A minha última proposta de mudança de atitude para uma esquerda que quiser se manter competitiva é muito prosaica: deixem de ser chatos, ninguém gosta de chatos, o rente estraga qualquer motivo.
Basta um pouco de bom tino. Suponhamos que você seja proprietário, sei lá, da Concessionária Brasil. Quem você contrataria para vender carros? Alguém simpático, capaz de identificar desejos que o comprador nem sabia ter e convertê-los em vendas, ou um rente? Na política, uma atividade que requer, por natureza, persuasão, convencimento e sedução, a mesma lógica se aplica.
O rente é insuportável, molesto, inconveniente. Quer estragar uma taxa? Tornar socialmente antipática a motivo mais transcendente? Quer aumentar o número dos seus adversários? Deixe por conta dos chatos e tudo isso estará guardado.
O rente despreza a simpatia porquê estratégia, o negócio dele é incomodar. A meta é transformar simpatizantes em neutros, neutros em adversários e adversários em inimigos.
Para não deixar incerteza, “rente” cá não tem o sentido de maçante, entediado, monótono, uma interpretação provável, mas de antipático, repugnante. “Monótono” pode até ser um predicado positivo nesses tempos de coisas bizarras, mas o rente a que me refiro acumula os defeitos de ser ativo, incômodo e repelente.
Foi Jô Soares quem melhor o descreveu: “Um rente nunca perde o seu tempo. Perde sempre o dos outros”. Foi ele quem lapidou a lei mor do rente: “Todo rente cutuca”. Cutuca, apalpa e acha sempre uma costura frouxa na sua camisa. Tudo isso a cinco centímetros da sua boca.
Toda extensão tem seu rente, mas o paradigma é o mesmo. Na religião, há aqueles sujeitos que batem à porta da sua vivenda às sete da manhã do domingo para indagar: “Olá, você teria um minuto para ouvir a termo?”. Cogita-se um “chaticídio”, evidente. O rente não tem tino, conveniência ou limites, não aceita ser ignorado.
Há várias categorias de chatos na esquerda e, aparentemente, estão se multiplicando nesses tempos em que os ativistas nem sequer tiveram um treinamento “presencial”. Formaram-se sozinhos, nas quebradas digitais.
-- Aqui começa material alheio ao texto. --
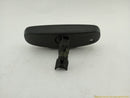 Cadillac CTS Rear View Mirror-4
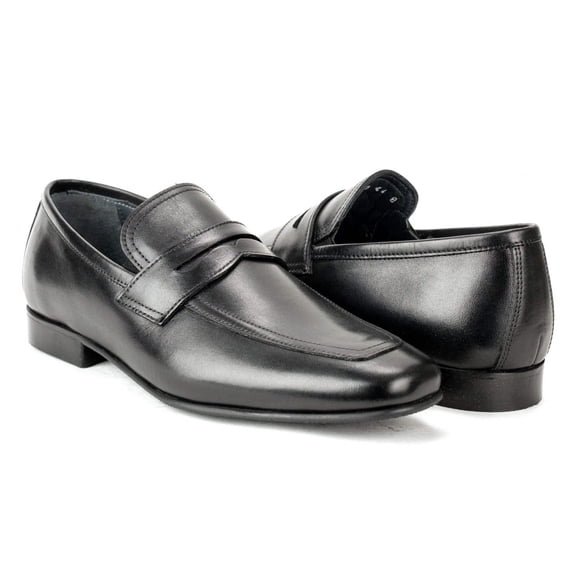 Junior Mirage 7966 Penny Loafer Slip On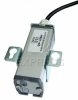 Scheda ricevente :  H�RMANN Recept HEI1 40 MHz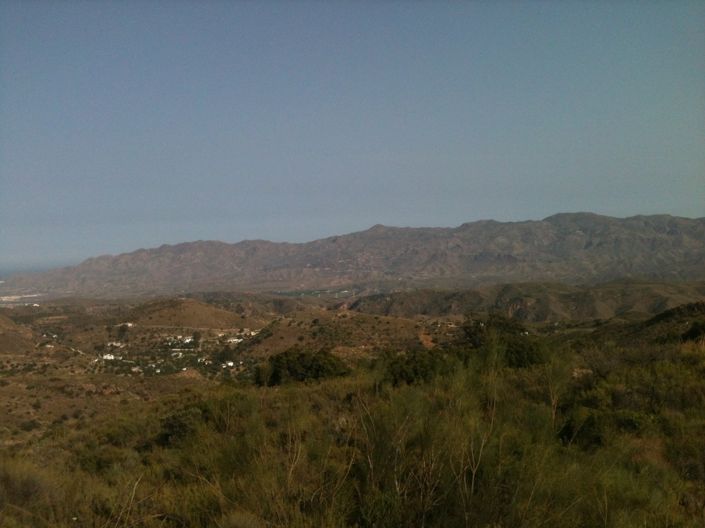 Image No.10-Terre à vendre à Bédar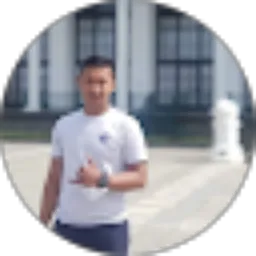 Review From Ega Abdurahman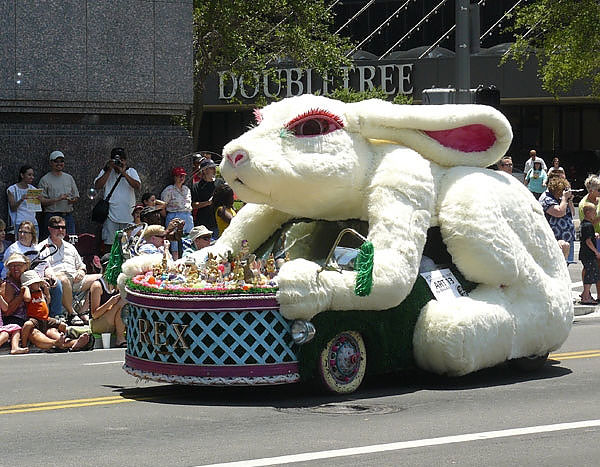 Ayağımı Yerden Kessin Yeter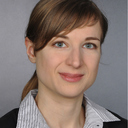 Katharina Stegen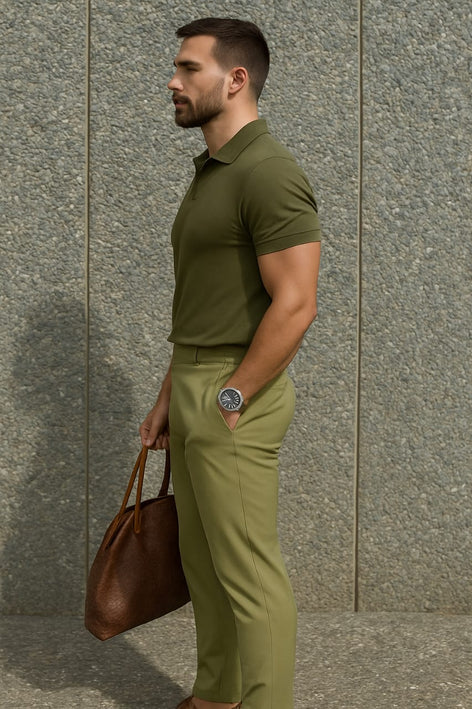 Formal Pant For Men|Trouser for mens|pant for men|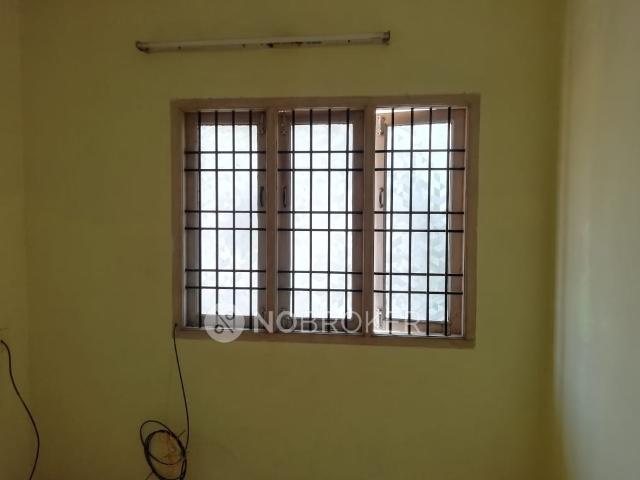 Property for rent in Alapakam, Tamil Nadu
Tivessem pretérito pela convívio física, teriam aprendido a regra de ouro: o que você não teria coragem de manifestar a alguém a meio metro intervalo tampouco deveria ser dito online.
O rente mais geral na esquerda é o “problematizador”. Ele tem ideias curtas, mas opiniões compridas, que simplesmente precisa apresentar. Não importa se alguém se interessa por elas ou se a audiência está ali por outra pessoa. Antigamente, o tipo mais clássico de problematizador de esquerda era o “louco de palestra”, que já frequentou muita crônica —e muita conferência.
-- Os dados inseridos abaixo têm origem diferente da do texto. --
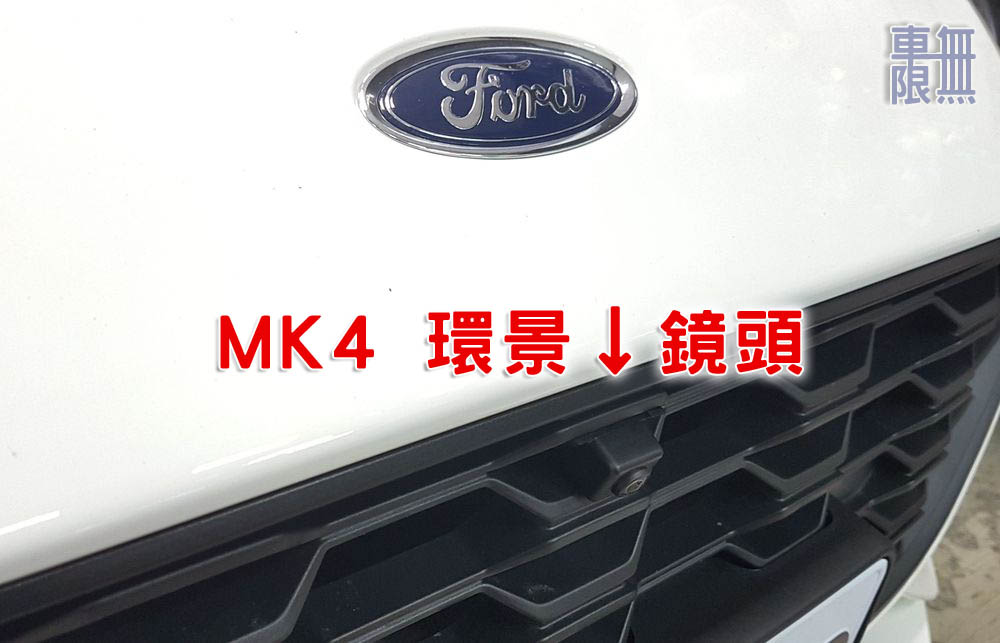 2020-01-19 15.15.37.jpg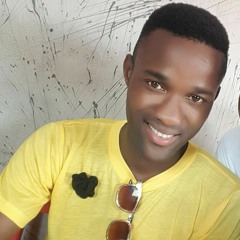 Jack Milênio (Nelly.B).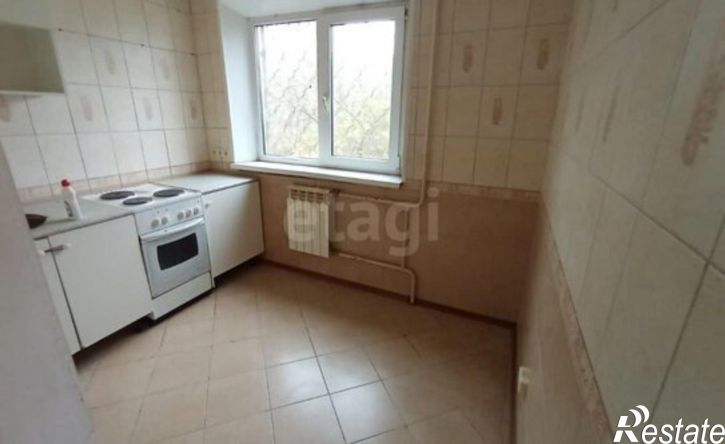 2-комн квартира ул Ворошилова, 10,  д. 10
Eu o acho mais rente que maluco e tenho certeza que um rente aparecerá cá para denunciar que “saúde mental é coisa séria e que essa interpretação de maluco é politicamente incorreta”. Uma vez que a “chatofobia” ainda não foi criminalizada, tentarei por esse caminho.
“Gostaria de problematizar essa sua colocação” é uma forma de cutucar ou descobrir uma risco solta ou uma migalha na camisa do interlocutor, no caso, do palestrante, colunista ou responsável do post. “Acho que você está claro, mas senti um claro tom de misoginia” é frase típica do rente da hipercorreção política. “O que você está dizendo dos yanomamis procede, mas acho desrespeitoso não mencionar os ataques americanos aos houthis do Iêmen” é próprio do rente sommelier de indignações morais.
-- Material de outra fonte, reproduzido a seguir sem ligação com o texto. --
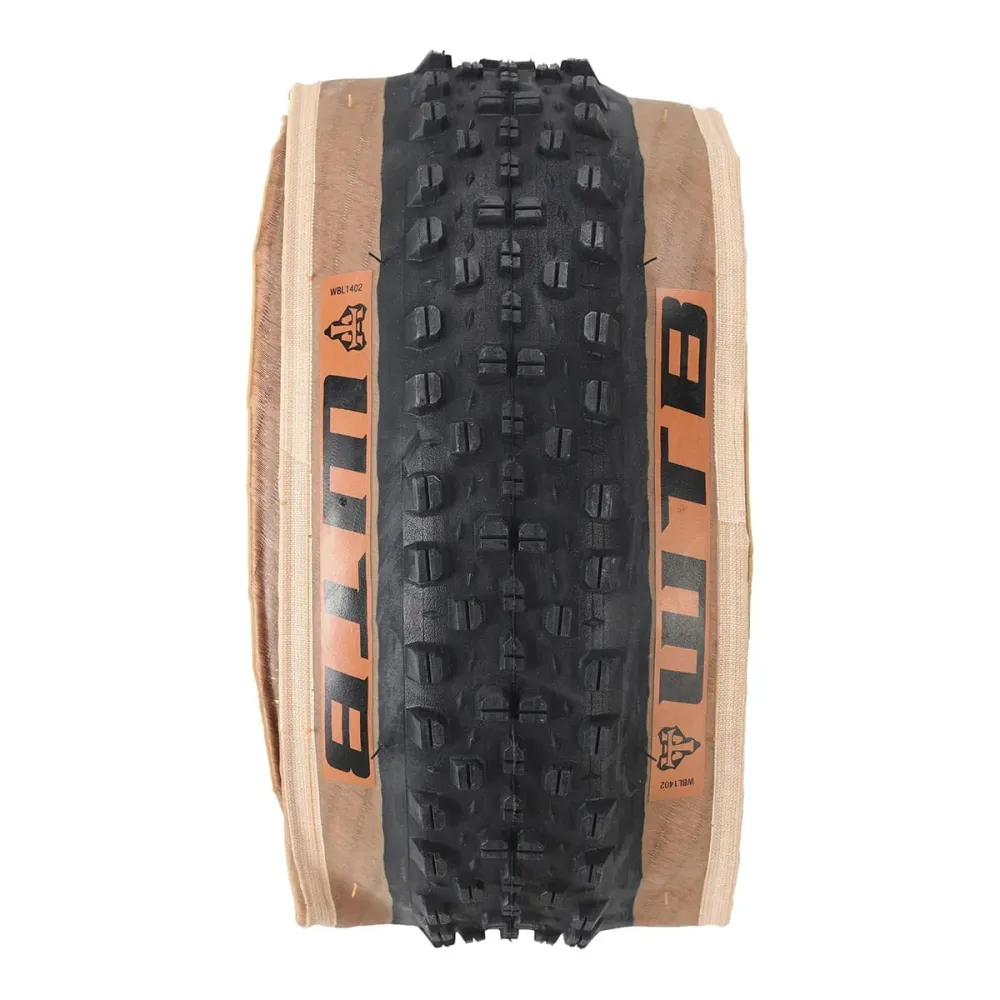Opona WTB SENDERO TCS 650x47b Tubeless Ready Beige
“Seu texto até estava indo muito, mas ‘la donna è mobile’ é de uma ária da ‘Traviata’ e não do ‘Rigoletto’” é do rente sabe-tudo, que em universal corrige inexacto. “É evidente que você não sabe do que está falando, sugiro que em vez de Habermas leia Bohumila”, diz o rente que passa bibliografia.
Mas o “Rente’s Award” de 2023 certamente vai para o beato da pureza política. Ele é o olheiro, “que a vida do vizinho e da vizinha pesquisa, escuta, espreita esquadrinha, para o levar à terreiro e ao terreiro”, a que se refere Gregório de Matos. O beato da pureza política se encarrega de fazer listas dos delitos de opinião que devem ser atribuídos a fulano e a sicrano para desmascará-los perpetuamente.
“Sabem essas jornalistas cujos textos vocês estão compartilhando? Uma apoiou a Lava Jato a outra chegou a manifestar que Sergio Moro era inteligente. Em 2014.” O “desmascarado” naturalmente se resume a isso, à “lapso” que o rente detectou e precisa repetidamente mostrar. O rente não faz novos amigos nem quer que ninguém os faça; ele precisa de inimigos, quanto mais, melhor.